Data extracted from a collection
□ □ □ □ □

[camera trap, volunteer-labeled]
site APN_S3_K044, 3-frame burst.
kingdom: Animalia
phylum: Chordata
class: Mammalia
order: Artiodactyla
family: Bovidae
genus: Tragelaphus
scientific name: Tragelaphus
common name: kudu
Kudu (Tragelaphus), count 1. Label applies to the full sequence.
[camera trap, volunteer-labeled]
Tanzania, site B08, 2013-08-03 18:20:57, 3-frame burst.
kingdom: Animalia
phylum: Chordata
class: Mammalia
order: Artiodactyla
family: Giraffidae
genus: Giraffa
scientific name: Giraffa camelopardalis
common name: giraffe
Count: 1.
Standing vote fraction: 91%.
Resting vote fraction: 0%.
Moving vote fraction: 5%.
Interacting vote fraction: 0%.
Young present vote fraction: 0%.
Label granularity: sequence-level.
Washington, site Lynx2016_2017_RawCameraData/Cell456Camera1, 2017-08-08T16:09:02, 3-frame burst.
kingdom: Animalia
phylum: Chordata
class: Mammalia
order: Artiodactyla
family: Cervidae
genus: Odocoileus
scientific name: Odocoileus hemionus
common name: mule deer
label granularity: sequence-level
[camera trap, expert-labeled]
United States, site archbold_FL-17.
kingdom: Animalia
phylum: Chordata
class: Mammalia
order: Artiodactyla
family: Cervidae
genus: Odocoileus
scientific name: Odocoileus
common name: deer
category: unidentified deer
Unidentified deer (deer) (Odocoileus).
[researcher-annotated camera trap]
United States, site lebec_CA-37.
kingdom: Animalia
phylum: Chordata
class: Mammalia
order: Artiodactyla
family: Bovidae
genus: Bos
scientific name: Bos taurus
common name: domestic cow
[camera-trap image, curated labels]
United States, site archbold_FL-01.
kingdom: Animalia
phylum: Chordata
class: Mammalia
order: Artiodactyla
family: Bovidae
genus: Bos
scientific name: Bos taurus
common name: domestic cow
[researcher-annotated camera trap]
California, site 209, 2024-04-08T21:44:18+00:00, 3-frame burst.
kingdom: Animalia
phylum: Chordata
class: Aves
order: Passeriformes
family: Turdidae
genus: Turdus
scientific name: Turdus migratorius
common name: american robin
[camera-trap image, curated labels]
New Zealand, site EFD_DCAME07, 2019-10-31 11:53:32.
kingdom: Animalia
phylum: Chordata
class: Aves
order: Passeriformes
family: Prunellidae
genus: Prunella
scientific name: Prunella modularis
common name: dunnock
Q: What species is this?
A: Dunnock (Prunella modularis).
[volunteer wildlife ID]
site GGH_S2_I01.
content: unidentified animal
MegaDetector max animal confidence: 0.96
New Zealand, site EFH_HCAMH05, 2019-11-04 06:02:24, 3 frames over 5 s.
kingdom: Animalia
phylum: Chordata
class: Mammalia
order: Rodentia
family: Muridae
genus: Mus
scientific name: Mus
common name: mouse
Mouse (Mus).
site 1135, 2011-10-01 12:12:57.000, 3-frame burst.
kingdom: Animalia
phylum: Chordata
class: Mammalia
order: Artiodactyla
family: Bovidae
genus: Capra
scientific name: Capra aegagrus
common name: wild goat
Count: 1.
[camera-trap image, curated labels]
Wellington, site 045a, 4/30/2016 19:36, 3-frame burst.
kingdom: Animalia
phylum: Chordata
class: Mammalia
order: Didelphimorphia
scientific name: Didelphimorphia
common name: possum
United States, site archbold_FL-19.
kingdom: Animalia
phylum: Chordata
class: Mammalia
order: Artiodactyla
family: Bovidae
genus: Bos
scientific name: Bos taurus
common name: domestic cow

□ □ □ □ □

— Task objective —
Retype the entries in full. Keep every line identical.

— Expected output —
[camera trap, volunteer-labeled]
site APN_S3_K044, 3-frame burst.
kingdom: Animalia
phylum: Chordata
class: Mammalia
order: Artiodactyla
family: Bovidae
genus: Tragelaphus
scientific name: Tragelaphus
common name: kudu
Kudu (Tragelaphus), count 1. Label applies to the full sequence.
[camera trap, volunteer-labeled]
Tanzania, site B08, 2013-08-03 18:20:57, 3-frame burst.
kingdom: Animalia
phylum: Chordata
class: Mammalia
order: Artiodactyla
family: Giraffidae
genus: Giraffa
scientific name: Giraffa camelopardalis
common name: giraffe
Count: 1.
Standing vote fraction: 91%.
Resting vote fraction: 0%.
Moving vote fraction: 5%.
Interacting vote fraction: 0%.
Young present vote fraction: 0%.
Label granularity: sequence-level.
Washington, site Lynx2016_2017_RawCameraData/Cell456Camera1, 2017-08-08T16:09:02, 3-frame burst.
kingdom: Animalia
phylum: Chordata
class: Mammalia
order: Artiodactyla
family: Cervidae
genus: Odocoileus
scientific name: Odocoileus hemionus
common name: mule deer
label granularity: sequence-level
[camera trap, expert-labeled]
United States, site archbold_FL-17.
kingdom: Animalia
phylum: Chordata
class: Mammalia
order: Artiodactyla
family: Cervidae
genus: Odocoileus
scientific name: Odocoileus
common name: deer
category: unidentified deer
Unidentified deer (deer) (Odocoileus).
[researcher-annotated camera trap]
United States, site lebec_CA-37.
kingdom: Animalia
phylum: Chordata
class: Mammalia
order: Artiodactyla
family: Bovidae
genus: Bos
scientific name: Bos taurus
common name: domestic cow
[camera-trap image, curated labels]
United States, site archbold_FL-01.
kingdom: Animalia
phylum: Chordata
class: Mammalia
order: Artiodactyla
family: Bovidae
genus: Bos
scientific name: Bos taurus
common name: domestic cow
[researcher-annotated camera trap]
California, site 209, 2024-04-08T21:44:18+00:00, 3-frame burst.
kingdom: Animalia
phylum: Chordata
class: Aves
order: Passeriformes
family: Turdidae
genus: Turdus
scientific name: Turdus migratorius
common name: american robin
[camera-trap image, curated labels]
New Zealand, site EFD_DCAME07, 2019-10-31 11:53:32.
kingdom: Animalia
phylum: Chordata
class: Aves
order: Passeriformes
family: Prunellidae
genus: Prunella
scientific name: Prunella modularis
common name: dunnock
Q: What species is this?
A: Dunnock (Prunella modularis).
[volunteer wildlife ID]
site GGH_S2_I01.
content: unidentified animal
MegaDetector max animal confidence: 0.96
New Zealand, site EFH_HCAMH05, 2019-11-04 06:02:24, 3 frames over 5 s.
kingdom: Animalia
phylum: Chordata
class: Mammalia
order: Rodentia
family: Muridae
genus: Mus
scientific name: Mus
common name: mouse
Mouse (Mus).
site 1135, 2011-10-01 12:12:57.000, 3-frame burst.
kingdom: Animalia
phylum: Chordata
class: Mammalia
order: Artiodactyla
family: Bovidae
genus: Capra
scientific name: Capra aegagrus
common name: wild goat
Count: 1.
[camera-trap image, curated labels]
Wellington, site 045a, 4/30/2016 19:36, 3-frame burst.
kingdom: Animalia
phylum: Chordata
class: Mammalia
order: Didelphimorphia
scientific name: Didelphimorphia
common name: possum
United States, site archbold_FL-19.
kingdom: Animalia
phylum: Chordata
class: Mammalia
order: Artiodactyla
family: Bovidae
genus: Bos
scientific name: Bos taurus
common name: domestic cow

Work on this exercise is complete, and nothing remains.